Convert the lines from the one containing "At what range" through the final line, both included, into a Markdown table with the columns Row and Line, omitting any blank lines.

Excerpts from spatial question data
[start]

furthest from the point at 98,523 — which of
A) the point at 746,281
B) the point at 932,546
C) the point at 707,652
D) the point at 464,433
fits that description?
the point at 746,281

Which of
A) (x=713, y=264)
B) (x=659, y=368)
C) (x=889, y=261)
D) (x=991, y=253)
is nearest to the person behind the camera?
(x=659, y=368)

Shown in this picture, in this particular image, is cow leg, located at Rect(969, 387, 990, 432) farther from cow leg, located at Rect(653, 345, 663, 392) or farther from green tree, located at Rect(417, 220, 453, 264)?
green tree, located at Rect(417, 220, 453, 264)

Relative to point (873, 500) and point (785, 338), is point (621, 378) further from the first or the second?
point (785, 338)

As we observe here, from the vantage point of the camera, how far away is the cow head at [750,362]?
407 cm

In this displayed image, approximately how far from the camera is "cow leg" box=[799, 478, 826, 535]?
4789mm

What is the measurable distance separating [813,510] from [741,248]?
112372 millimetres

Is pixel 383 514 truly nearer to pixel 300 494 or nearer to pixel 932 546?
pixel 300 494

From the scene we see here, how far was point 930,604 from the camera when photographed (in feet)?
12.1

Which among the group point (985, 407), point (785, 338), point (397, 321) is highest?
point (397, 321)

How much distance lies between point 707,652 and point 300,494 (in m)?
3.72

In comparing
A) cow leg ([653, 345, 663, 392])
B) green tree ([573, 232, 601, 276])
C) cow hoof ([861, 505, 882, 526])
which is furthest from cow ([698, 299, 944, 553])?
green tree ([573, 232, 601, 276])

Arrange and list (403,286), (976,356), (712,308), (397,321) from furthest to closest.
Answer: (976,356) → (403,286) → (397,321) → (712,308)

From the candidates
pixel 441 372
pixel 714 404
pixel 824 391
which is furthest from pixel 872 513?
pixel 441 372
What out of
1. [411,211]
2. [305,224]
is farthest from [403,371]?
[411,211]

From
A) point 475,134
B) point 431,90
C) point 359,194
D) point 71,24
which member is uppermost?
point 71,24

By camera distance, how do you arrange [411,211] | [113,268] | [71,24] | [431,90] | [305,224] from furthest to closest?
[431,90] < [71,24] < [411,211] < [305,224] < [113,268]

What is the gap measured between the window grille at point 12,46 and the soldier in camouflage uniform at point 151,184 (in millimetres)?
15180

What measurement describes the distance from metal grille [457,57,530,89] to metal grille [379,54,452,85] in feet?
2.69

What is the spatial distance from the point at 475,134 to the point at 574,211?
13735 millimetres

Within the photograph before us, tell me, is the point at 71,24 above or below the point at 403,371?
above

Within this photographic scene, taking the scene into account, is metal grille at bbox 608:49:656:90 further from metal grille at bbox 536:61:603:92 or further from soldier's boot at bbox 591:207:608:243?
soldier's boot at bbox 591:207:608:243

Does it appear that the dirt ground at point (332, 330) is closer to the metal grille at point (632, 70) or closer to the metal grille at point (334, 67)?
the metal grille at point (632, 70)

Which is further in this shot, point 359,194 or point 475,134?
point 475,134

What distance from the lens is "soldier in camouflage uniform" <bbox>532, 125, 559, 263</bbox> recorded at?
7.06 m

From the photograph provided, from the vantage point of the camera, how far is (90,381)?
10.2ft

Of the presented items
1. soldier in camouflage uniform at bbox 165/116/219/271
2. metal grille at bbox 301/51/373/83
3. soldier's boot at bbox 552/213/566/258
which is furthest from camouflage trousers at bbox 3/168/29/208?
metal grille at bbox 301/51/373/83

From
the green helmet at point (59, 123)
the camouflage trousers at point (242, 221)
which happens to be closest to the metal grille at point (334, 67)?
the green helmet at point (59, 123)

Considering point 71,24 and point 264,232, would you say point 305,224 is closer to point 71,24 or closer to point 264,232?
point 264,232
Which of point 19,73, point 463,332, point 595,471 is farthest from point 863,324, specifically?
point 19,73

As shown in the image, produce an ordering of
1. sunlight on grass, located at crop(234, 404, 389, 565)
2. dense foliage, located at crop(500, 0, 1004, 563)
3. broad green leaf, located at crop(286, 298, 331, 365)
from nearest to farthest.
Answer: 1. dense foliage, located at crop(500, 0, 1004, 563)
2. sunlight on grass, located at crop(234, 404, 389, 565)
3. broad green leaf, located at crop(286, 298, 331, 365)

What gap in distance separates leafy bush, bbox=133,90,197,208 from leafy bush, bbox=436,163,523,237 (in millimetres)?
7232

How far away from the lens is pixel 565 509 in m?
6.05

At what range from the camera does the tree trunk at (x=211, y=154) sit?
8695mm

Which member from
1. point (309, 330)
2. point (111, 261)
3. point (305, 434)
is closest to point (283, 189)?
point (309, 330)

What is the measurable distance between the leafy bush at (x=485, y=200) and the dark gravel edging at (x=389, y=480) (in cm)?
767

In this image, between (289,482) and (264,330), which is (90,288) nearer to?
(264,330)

[end]

--- EXPECTED ANSWER ---
| Row | Line |
|---|---|
| 1 | At what range from the camera does the tree trunk at (x=211, y=154) sit? |
| 2 | 8695mm |
| 3 | Which member from |
| 4 | 1. point (309, 330) |
| 5 | 2. point (111, 261) |
| 6 | 3. point (305, 434) |
| 7 | is closest to point (283, 189)? |
| 8 | point (309, 330) |
| 9 | What is the measurable distance between the leafy bush at (x=485, y=200) and the dark gravel edging at (x=389, y=480) (in cm)? |
| 10 | 767 |
| 11 | In this image, between (289,482) and (264,330), which is (90,288) nearer to? |
| 12 | (264,330) |